Beyond the reassuring message, Wang’s address revealed worrying cracks. “Whoever tries de-sinicization in the name of de-risking would be making a historical mistake,” he said emphatically. Both the U.S. and the EU are actively working to reduce their dependence on China.

When asked by Christoph Heusgen, the chairman of the Munich Security Conference, if it would not be a good idea for Beijing to increase pressure on Moscow to curb its invasion, Wang responded that there were “not ripe conditions in place for parties to go back to the negotiating table.” Meanwhile, bilateral trade between the China and Russia countries breaks records, exceeding $200 billion in 2023.

The strength of the relationship is clear. “Right now there are changes — the likes of which we haven’t seen for 100 years — and we are the ones driving these changes together,” Chinese President Xi Jinping told Putin last March as he said goodbye after a meeting, likely not realizing that the brief conversation was being recorded.

Amid the struggle between democracies and authoritarian regimes, the West is having a harder time recruiting new partners. The Munich Security Conference highlighted how the West’s position in the conflict in the Middle East is hurting its global image, as it comes under attack of having double standards.

U.S. Secretary of State Antony Blinken spoke of “the imperative, that’s more urgent than ever, to proceed to a Palestinian state that also ensures the security of Israel.” In recent weeks, Blinken has warned that Israel’s response to the Hamas attack is excessively hurting Palestinian civilians. But the world is well aware that the United States has done nothing in the past to help guarantee the creation of a Palestinian. And today, while it mourns the civilian deaths in Gaza, it continues to send arms to Israel. In a statement, the EU asked Israel not to proceed with the Rafah offensive in southern Gaza. But it has not reviewed the terms of its relations with Israel.

Of course, Putin’s offensive war — lacking any justification — is different to Israel’s war in response to the Hamas attack. But Western inaction in the face of decades of oppression, the illegal occupation and colonization of Palestinian land, and the brutality of the Israeli response, leaves it exposed to criticism of hypocrisy. The 2003 illegal invasion of Iraq doesn’t help its image either.

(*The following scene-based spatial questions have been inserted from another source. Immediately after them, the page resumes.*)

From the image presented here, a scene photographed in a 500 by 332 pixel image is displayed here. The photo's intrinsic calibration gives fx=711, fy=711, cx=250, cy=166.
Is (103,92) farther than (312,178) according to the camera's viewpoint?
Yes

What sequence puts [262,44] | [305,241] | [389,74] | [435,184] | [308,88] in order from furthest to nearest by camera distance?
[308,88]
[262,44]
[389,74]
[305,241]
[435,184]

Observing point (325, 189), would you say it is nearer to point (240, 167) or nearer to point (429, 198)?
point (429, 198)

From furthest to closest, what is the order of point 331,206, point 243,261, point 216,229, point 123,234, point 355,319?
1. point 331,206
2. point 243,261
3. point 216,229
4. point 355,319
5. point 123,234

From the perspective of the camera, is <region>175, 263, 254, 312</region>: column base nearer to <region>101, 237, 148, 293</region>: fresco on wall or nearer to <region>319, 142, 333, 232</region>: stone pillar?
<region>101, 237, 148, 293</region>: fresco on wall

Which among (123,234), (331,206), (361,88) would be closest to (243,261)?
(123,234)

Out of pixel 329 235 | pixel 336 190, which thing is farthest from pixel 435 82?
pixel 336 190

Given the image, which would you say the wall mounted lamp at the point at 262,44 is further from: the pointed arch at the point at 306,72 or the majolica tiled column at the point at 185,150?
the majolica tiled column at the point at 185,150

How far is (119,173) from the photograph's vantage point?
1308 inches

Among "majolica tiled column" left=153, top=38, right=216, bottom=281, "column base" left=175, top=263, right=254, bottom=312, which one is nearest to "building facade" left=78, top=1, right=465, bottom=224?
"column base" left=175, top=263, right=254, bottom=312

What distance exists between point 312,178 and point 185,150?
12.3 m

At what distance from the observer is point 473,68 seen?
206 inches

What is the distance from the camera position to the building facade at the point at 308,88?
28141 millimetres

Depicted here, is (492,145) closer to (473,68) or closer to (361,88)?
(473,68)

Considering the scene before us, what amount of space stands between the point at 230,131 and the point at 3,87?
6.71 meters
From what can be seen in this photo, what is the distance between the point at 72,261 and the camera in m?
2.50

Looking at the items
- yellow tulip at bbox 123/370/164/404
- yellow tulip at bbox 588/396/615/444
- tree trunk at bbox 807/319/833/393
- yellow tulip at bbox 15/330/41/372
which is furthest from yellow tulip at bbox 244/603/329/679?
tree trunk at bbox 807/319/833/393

In the Global South, a large group of countries has refused to align themselves with the West. This group includes full-fledged democracies, fragile ones and authoritarian regimes. Many of these countries have been negatively affected by the conflict in the Northern Hemisphere, while seeking to take advantage of the competition between powers to secure better returns.

This competition, this confrontation, is underway. It does not have the same ideological component as the Cold War, but it is also a battle for power. Today the battle is between a group of authoritarian regimes that demand a more favorable world order and the democracies that have held a position of preeminence since World War II.

Navalny’s death is emblematic of this tension. It has widened the gap between the democratic world, which has mourned his death, and the countries that prefer to look the other way. China, incidentally, declined to comment, arguing that this was an “internal matter” for Russia.